Deirbhile has not yet gone back to any form of counselling following her negative experience. “If therapy is difficult and causing uncomfortable feelings on a weekly basis, bear in mind that this is part of the work, you are not there to make a friend,” Lorraine explains.
“You’re there to fully experience your difficult feelings and integrate these feelings into your understanding of yourself. However, the therapeutic relationship needs to be open and honest. Congruence – the capacity to keep reality central to a situation – is a core principle in psychotherapy.
“Your therapist, who should be aware of your emotional state and capacity to open up in the room, should be helping you to manage this, and open and frank conversations about how you feel the work is going should be the norm within any therapy. You do not need to be polite in order to save his or her feelings.
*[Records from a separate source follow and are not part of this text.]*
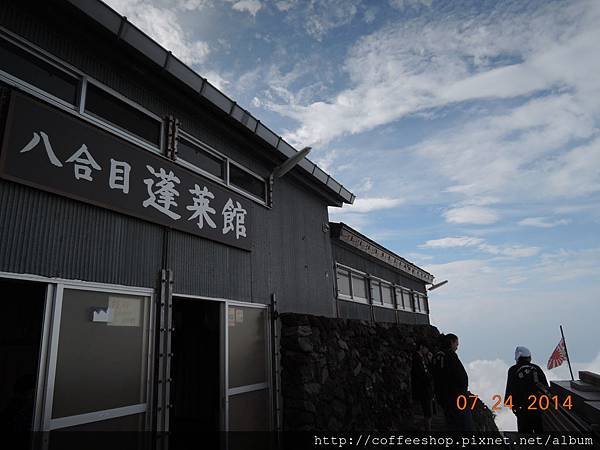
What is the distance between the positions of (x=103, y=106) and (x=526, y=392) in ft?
24.4

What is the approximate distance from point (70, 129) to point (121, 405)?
3.09 meters

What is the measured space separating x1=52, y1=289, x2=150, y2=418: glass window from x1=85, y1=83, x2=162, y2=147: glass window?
222cm

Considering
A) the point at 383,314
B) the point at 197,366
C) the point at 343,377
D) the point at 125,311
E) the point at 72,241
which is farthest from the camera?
the point at 383,314

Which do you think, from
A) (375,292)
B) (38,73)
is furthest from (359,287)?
(38,73)

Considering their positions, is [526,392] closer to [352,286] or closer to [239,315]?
[239,315]

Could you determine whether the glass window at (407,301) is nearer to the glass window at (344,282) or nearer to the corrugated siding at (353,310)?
the corrugated siding at (353,310)

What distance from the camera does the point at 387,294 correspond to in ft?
47.4

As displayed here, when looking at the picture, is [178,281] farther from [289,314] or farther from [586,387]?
[586,387]

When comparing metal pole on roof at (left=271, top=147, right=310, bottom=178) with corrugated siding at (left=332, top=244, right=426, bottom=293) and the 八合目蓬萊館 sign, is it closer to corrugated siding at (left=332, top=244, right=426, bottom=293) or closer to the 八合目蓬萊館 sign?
the 八合目蓬萊館 sign

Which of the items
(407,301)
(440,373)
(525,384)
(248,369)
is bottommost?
(525,384)

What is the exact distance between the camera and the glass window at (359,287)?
11766 mm

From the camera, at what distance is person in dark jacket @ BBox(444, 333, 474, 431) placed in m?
6.14

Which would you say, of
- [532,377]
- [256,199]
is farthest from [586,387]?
[256,199]

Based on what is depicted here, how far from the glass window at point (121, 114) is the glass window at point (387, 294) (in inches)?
421
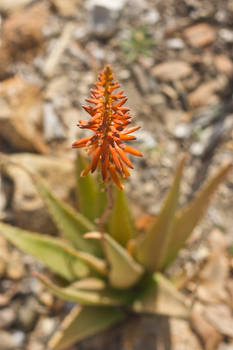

If you do not feel that the work is happening or happening at a pace that is comfortable for you, then it is important that you raise this.
“Ultimately, if this relationship does not work for you, leave it and find one that does. You owe it to yourself and to your mental health.”
Ray Henry, Chairperson of the Irish Association for Counsellors and Psychotherapists adds that you don’t have to give a reason for finishing up with a counsellor:
“No client is under an obligation to justify their decision. However, it is always good to ask yourself why you are uncomfortable with the counsellor, sometimes people might feel challenged and this can be a natural, positive part of the counselling process.”
It’s also important to remember that you can always stick to the same organisation or place for therapy, but see a different professional. “Transferring therapist within an organisation is very common,” Lorraine says. “Seeing a therapist within a large organisation holds this distinct advantage. If a relationship isn’t working for you with one therapist, they have access to a range of other therapists that they might know would suit you better.
“All therapists know that the relationship is central to the work of therapy. If the relationship doesn’t fit, the work cannot progress. If you want to end a therapeutic relationship, do it. Tell your therapist that this isn’t working for you, ask for an onward referral and move on. This work has to empower you within your mental health.”